On June 9, President Joe Biden issued his Executive Order on Promoting American Competition in the Economy. The Executive Order proclaims to “promote the interests of American workers, businesses, and consumers.” While the Executive Order covered many different policy goals across various industries, employers should note that it specifically discussed non-compete agreements.

What Does The Executive Order Say About Non-competes?

The Executive Order instructs the Federal Trade Commission (FTC) “to curtail the unfair use of non-compete clauses and other clauses or agreements that may unfairly limit worker mobility.” The purported goal of this instruction is to address agreements that may “unduly limit workers’ ability to change jobs.” In a fact sheet leading up to the Executive Order, the Biden Administration claimed that the goal of this initiative is to “make it easier to change jobs and help raise wages by banning or limiting non-compete agreements…that impede economic mobility.”

Are Non-compete Agreements Now Illegal?

No, the Executive Order is not a federal ban on non-compete agreements. Notably, the Executive Order itself does not have any legal impact. It merely instructs the FTC to consider this issue.

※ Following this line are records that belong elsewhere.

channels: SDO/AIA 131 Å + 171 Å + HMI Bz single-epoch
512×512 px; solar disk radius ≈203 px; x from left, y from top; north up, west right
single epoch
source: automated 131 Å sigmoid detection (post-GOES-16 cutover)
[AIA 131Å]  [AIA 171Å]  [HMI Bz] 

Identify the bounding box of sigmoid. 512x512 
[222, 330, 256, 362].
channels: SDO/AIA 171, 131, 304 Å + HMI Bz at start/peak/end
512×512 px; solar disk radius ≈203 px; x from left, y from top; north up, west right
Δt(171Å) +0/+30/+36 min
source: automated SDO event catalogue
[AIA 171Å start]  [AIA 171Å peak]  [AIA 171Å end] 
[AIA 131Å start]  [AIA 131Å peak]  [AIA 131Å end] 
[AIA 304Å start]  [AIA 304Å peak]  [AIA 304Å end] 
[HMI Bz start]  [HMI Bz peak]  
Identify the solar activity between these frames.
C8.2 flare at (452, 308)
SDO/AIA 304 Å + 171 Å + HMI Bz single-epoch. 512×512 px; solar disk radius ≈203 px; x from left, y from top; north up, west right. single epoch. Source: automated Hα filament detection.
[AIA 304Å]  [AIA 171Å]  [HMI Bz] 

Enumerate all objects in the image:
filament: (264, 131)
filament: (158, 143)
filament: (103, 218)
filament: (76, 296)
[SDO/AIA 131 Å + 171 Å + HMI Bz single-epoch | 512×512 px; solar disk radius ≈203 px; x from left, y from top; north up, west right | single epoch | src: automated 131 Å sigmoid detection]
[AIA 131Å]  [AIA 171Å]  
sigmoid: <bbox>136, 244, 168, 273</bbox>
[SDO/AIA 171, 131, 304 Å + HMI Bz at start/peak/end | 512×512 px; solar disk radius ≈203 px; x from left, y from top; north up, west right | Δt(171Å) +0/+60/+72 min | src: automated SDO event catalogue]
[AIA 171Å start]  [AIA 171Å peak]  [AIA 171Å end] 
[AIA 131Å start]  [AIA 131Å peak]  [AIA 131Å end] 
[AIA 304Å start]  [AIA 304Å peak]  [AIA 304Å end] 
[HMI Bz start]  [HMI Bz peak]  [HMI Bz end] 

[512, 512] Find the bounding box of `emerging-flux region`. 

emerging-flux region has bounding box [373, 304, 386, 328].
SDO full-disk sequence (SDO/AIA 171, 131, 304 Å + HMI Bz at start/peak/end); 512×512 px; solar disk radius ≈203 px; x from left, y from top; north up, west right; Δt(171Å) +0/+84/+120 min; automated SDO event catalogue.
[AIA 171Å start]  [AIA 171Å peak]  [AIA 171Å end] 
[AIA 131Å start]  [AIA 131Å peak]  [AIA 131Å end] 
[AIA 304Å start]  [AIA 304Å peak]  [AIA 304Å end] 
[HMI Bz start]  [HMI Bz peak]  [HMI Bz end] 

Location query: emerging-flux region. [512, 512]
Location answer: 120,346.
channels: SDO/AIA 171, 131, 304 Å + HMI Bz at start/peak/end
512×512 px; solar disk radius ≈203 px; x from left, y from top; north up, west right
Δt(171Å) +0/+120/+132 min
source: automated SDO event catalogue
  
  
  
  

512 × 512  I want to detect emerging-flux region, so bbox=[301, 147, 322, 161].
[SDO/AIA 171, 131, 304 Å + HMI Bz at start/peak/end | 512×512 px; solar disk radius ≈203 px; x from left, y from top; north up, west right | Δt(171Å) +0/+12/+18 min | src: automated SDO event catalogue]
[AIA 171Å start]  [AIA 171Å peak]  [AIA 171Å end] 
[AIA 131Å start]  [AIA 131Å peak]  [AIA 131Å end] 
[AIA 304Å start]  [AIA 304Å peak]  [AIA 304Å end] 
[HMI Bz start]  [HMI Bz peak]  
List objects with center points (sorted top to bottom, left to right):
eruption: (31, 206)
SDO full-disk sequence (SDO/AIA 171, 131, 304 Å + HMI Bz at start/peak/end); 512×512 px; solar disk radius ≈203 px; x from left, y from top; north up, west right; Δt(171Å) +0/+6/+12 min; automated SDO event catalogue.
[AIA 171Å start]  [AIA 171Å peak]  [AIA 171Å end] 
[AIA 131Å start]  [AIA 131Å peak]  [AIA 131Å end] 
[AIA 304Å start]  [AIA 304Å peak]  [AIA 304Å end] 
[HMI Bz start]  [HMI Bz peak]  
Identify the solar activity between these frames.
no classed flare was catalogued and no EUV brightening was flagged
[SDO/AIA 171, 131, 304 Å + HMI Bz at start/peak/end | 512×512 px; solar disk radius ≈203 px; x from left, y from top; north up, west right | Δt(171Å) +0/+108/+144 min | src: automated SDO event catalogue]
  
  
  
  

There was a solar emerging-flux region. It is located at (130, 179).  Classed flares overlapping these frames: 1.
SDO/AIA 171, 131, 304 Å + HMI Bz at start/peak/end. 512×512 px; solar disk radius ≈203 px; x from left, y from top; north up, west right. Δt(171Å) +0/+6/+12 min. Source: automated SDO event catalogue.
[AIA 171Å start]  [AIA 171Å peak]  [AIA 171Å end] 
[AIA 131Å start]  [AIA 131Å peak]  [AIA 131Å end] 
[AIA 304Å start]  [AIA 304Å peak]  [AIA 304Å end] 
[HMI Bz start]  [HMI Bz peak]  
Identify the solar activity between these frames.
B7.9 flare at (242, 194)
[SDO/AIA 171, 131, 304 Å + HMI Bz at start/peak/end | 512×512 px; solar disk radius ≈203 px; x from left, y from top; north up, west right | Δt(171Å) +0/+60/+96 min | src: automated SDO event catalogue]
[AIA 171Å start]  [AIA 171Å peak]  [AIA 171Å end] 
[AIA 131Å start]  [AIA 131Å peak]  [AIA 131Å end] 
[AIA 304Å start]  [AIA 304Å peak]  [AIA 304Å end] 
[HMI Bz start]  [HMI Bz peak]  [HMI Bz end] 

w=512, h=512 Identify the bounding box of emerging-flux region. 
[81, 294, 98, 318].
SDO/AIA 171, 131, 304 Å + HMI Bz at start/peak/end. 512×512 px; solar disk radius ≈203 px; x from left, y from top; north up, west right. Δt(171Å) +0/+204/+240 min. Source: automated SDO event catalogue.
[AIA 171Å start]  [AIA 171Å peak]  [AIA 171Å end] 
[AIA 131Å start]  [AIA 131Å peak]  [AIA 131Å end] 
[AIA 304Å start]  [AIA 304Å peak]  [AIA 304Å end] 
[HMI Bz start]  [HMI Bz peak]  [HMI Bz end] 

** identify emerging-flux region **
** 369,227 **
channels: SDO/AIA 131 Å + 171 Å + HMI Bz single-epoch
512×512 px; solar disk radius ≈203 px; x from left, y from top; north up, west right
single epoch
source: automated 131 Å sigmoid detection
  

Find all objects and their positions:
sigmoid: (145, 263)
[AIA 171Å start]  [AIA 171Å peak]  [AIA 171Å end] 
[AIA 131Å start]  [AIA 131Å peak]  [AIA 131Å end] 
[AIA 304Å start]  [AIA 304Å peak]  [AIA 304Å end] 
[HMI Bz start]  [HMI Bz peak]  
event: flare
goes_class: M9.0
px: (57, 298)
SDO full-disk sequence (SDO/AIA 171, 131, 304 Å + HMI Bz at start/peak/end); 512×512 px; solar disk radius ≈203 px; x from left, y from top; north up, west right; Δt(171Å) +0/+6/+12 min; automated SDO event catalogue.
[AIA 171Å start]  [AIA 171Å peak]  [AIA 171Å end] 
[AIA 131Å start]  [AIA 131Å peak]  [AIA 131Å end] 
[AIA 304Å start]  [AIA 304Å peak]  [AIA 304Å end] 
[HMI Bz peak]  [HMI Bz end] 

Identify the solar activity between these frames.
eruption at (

The Executive Order is most notable because it reflects the Biden administration’s policy goals and a desire to restrict the use of non-competes. This sentiment is consistent with changes in many states where legislatures are restricting such agreements. Most recently, Oregon, Nevada, and Illinois have proposed or passed bills curbing the use of non-competes.

What Happens Next?

How the FTC will interpret instruction to curtail the use of noncompetes remains to be seen. While the FTC has power to engage in a rule-making process, there is an open question about the scope of its authority to regulate, or even ban, non-competes. A full ban may have to come from federal legislation. Whether the Administration will pursue that route remains to be seen.